Senna is an FDA-approved nonprescription laxative. It is used to treat constipation and also to clear the bowel before diagnostic tests such as colonoscopy.
Senna is also used for irritable bowel syndrome (IBS), hemorrhoids, and weight loss.
Senna fruit seems to be gentler than senna leaf. This has led the American Herbal Products Association (AHPA) to warn against long-term use of senna leaf, but not senna fruit. The AHPA recommends that senna leaf products be labeled, “Do not use this product if you have abdominal pain or diarrhea. Consult a healthcare provider prior to use if you are pregnant or nursing. Discontinue use in the event of diarrhea or watery stools. Do not exceed recommended dose. Not for long-term use.”
Irritable bowel disease.
Side Effects :
Senna is LIKELY SAFE for most adults and children over age 2 when used short-term.
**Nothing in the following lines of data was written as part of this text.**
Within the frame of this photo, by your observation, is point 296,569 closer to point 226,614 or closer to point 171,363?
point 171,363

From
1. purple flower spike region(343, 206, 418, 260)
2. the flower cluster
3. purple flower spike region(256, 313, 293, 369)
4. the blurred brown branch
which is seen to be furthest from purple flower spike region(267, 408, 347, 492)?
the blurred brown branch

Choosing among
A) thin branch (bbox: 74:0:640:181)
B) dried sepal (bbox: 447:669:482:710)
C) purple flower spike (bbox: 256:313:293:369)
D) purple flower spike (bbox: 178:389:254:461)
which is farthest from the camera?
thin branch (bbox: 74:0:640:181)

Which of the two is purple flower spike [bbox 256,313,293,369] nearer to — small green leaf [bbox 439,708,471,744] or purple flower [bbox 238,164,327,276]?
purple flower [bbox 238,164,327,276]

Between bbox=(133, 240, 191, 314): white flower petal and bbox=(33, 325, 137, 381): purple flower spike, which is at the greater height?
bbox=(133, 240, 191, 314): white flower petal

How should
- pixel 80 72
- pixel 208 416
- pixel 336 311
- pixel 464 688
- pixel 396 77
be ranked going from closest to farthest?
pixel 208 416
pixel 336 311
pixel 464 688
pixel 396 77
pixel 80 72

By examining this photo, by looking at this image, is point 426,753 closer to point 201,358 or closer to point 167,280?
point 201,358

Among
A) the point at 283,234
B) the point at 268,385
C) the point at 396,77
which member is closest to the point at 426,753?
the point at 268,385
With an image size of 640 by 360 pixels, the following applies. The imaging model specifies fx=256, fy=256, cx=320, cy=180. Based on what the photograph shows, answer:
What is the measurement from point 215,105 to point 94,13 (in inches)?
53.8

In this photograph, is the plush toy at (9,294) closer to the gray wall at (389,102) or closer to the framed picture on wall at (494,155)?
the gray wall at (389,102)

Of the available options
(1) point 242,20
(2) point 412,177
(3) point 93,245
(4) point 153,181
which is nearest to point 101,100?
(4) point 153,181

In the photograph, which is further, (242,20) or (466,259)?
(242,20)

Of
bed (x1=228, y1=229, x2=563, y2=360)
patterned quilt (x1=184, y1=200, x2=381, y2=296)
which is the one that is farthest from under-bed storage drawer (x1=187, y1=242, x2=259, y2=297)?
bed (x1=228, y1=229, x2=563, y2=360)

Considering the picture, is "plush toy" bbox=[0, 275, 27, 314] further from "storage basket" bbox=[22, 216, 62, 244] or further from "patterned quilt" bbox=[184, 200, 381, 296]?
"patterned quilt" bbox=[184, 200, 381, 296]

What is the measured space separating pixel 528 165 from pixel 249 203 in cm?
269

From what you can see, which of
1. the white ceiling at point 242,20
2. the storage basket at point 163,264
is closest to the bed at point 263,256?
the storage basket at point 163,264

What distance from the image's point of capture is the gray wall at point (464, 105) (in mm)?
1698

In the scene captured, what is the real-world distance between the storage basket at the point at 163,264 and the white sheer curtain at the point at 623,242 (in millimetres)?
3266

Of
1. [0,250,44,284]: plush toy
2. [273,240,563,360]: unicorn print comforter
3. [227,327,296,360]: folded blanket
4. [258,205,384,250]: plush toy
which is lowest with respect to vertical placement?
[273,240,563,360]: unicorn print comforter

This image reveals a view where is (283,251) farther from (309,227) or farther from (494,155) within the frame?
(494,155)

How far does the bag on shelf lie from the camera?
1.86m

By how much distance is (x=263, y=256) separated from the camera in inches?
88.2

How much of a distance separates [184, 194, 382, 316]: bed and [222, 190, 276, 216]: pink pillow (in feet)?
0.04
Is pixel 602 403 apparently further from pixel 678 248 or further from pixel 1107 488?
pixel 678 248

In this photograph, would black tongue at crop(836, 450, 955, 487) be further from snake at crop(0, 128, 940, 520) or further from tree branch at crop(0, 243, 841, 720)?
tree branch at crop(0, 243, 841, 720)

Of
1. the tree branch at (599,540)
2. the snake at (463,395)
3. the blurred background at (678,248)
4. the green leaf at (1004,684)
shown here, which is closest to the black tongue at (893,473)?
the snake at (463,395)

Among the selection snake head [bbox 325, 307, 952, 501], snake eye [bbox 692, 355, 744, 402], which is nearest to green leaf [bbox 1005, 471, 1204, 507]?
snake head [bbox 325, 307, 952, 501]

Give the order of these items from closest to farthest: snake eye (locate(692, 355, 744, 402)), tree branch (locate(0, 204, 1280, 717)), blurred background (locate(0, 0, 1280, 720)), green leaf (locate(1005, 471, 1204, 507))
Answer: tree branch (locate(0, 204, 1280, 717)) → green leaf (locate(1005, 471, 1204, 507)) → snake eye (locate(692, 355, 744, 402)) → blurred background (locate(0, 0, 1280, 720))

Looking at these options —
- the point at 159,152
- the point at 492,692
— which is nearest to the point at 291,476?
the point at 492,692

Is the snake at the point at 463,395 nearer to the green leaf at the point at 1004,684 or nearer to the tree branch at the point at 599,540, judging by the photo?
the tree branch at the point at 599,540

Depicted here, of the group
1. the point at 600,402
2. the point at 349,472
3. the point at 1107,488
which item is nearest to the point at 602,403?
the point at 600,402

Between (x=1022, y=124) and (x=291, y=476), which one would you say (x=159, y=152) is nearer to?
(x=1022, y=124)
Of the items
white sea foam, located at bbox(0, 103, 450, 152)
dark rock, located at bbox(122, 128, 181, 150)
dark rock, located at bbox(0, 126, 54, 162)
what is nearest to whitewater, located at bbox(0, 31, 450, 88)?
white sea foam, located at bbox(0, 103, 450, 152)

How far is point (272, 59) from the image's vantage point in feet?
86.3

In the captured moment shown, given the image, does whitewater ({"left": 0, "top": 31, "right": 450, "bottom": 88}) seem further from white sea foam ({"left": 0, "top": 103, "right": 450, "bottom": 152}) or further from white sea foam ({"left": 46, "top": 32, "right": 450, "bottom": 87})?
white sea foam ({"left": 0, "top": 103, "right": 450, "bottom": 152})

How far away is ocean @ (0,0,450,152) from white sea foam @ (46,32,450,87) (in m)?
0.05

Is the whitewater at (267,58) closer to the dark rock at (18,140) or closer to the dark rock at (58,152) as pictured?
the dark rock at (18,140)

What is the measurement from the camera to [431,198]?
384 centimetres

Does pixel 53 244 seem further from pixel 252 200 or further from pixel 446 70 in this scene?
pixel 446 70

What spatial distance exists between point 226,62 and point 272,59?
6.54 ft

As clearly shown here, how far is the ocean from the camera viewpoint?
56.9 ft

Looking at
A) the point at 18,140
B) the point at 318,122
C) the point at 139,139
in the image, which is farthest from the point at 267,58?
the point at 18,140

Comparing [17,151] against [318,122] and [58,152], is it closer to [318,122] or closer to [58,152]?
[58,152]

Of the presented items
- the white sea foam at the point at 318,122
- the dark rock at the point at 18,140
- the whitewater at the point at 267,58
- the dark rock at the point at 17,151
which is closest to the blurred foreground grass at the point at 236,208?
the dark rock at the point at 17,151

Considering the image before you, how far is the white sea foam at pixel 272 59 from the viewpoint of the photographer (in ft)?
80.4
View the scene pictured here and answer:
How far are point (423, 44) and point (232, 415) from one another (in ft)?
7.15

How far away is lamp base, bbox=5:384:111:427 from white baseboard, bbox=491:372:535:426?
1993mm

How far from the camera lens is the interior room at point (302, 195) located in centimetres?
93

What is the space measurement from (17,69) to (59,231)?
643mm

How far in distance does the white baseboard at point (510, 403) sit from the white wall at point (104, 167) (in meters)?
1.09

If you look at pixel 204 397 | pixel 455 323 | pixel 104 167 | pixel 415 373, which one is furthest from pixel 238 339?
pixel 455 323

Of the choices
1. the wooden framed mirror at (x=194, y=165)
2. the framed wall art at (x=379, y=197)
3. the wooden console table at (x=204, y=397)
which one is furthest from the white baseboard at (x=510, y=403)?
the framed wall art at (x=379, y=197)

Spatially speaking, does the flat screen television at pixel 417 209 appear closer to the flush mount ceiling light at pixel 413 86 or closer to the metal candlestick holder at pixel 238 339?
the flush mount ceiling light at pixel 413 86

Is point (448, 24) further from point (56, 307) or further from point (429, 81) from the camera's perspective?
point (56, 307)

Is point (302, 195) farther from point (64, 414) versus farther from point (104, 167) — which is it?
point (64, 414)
Senna is an FDA-approved nonprescription medicine. Senna can cause some side effects including stomach discomfort, cramps, and diarrhea.
Don’t use senna for more than two weeks. Longer use can cause the bowels to stop functioning normally and might cause dependence on laxatives. Long-term use can also change the amount or balance of some chemicals in the blood (electrolytes) that can cause heart function disorders, muscle weakness, liver damage, and other harmful effects.
Special Precautions & Warnings:
Pregnancy and breast-feeding: Senna is POSSIBLY SAFE during pregnancy and breast-feeding when used short-term. It is POSSIBLY UNSAFE when used long-term or in high doses. Long-term, frequent use, or use of high doses has been linked to serious side effects including laxative dependence and liver damage.
Although small amounts of senna cross into breast milk, it doesn’t seem to be a problem for nursing babies. As long as the mother uses senna in recommended amounts, senna does not cause changes in the frequency or consistency of babies’ stools.
Electrolyte disturbances, potassium deficiency: Overuse of senna can make these conditions worse.
Dehydration, diarrhea or loose stools: Senna should not be used in people with dehydration, diarrhea, or loose stools. It can make these conditions worse.
Gastrointestinal (GI) conditions: Senna should not be used by people with abdominal pain (either diagnosed or undiagnosed), intestinal blockage, Crohn’s disease, ulcerative colitis, appendicitis, stomach inflammation, anal prolapse, or hemorrhoids.
Heart disease: Senna can cause electrolyte disturbances and might make heart disease worse.